Rogers Chair Ousted by Board After Making Play for Control

Derek Decloet and Scott Deveau
Thu, October 21, 2021


(Bloomberg) -- The board of Rogers Communications Inc. has removed Edward Rogers as chairman in an epic power struggle within the family that controls Canada’s largest cable and wireless company.

The board voted to remove him Thursday afternoon as he was working on a plan to replace five current directors on the 14-member board with his own nominees, according to people familiar with the situation.

Former AT&T executive and Rogers director John MacDonald will become the new chairman. MacDonald was one of the five people Edward Rogers was trying to eject from the board.

The dramatic turn of events comes after weeks of tension inside one of Canada’s biggest public companies, which is in the midst of a $16 billion takeover bid for rival Shaw Communications Inc.

The hostilities among the Rogers clan reached a new level in September when Edward Rogers tried to oust Chief Executive Officer Joe Natale.
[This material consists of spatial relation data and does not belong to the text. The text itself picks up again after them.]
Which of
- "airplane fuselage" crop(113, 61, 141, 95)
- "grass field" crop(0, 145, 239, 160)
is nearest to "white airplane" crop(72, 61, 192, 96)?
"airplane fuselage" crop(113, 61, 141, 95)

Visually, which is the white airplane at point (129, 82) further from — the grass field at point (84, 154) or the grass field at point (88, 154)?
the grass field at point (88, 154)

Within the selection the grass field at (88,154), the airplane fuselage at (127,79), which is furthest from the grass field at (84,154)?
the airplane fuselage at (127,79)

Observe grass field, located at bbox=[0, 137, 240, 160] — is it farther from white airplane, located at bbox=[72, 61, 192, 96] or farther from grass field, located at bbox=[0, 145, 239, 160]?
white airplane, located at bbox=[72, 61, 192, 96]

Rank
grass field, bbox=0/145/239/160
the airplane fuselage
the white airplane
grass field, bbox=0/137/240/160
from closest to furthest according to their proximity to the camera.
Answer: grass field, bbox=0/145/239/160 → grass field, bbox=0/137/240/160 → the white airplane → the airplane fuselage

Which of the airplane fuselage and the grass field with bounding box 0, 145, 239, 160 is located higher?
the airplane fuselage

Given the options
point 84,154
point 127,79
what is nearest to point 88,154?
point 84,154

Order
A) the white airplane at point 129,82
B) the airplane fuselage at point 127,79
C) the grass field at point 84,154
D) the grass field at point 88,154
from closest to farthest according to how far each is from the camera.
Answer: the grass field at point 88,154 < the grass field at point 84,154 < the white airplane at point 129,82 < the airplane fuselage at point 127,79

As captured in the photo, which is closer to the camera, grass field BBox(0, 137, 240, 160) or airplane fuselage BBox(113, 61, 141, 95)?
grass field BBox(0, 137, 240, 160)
His plan had been to install Chief Financial Officer Tony Staffieri in the top job and replace much of the executive team.
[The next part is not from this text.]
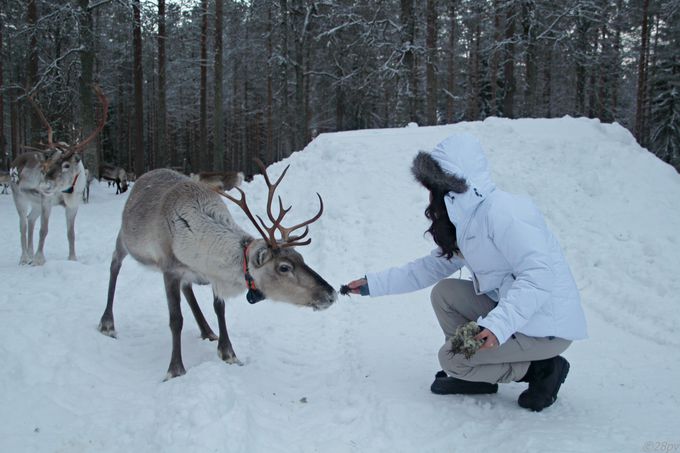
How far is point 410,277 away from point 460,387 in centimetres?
86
But the effort was defeated by a majority of the board -- including his sisters and his mother, Loretta Rogers -- and Staffieri was shown the door on Sept. 29.

Power Struggle


Since then, the board has sought to impose constraints on Edward Rogers’s authority, creating a committee to set the rules by which he can interact with Natale and other senior executives. That committee included three people -- MacDonald, director John Clappison and Melinda Rogers-Hixon, Edward’s sister.

To regain his grip on the company, he recruited five new candidates for the board, including Toronto real estate executive Michael Cooper, financier Jack Cockwell, former Rogers executive Jan Innes, broadcast executive Ivan Fecan and Jake Kerr, according to people familiar with the matter.

The battle came to a head in the past 48 hours. On Wednesday, Rogers director Bonnie Brooks sent a letter by email to John Tory, a Rogers family adviser who’s also the mayor of Toronto, according to a person familiar with the events.

‘Scheming’

The letter, sent on behalf of the company’s independent directors, warned that Edward Rogers’s “scheming” against management was putting the company “at great risk.” The directors said upheaval in the boardroom could affect the company’s credit rating at a time when it’s preparing to borrow billions of dollars to pay for the Shaw deal, which still needs regulatory approval.

“The chair wants to run the company, believes he does run the company, and no CEO or management team can operate effectively under these conditions,” the letter said.

One still-unanswered question is what Edward Rogers will do in response. He remains the chair of the Rogers Control Trust -- the family entity that holds the majority of the voting shares at Rogers Communications.

That position gives him broad authority to vote the family’s shares in the public company. He could requisition a shareholder meeting and still attempt to elect his own directors.

However, the provisions of the trust also allow a 10-member advisory committee to change the chair if at least seven members vote in favor, according to the securities filings of Rogers Communications.

The Control Trust committee includes at least three family members who are known to have opposed his plan to dump Natale: sisters Melinda Rogers-Hixon and Martha Rogers and his mother, Loretta Rogers. It also includes Tory and Phil Lind, a longtime adviser to late founder Ted Rogers.

“This has been a challenging time for the corporation and I want to reaffirm on behalf of the majority of the Board our support for and total confidence in the management team and CEO of Rogers Communications,” MacDonald said in a statement Thursday.

Although Rogers has said the Shaw deal is on track to close next year, Shaw shares have dropped for eight straight days on the growing turmoil at Rogers and are nearly 12% below the takeover price.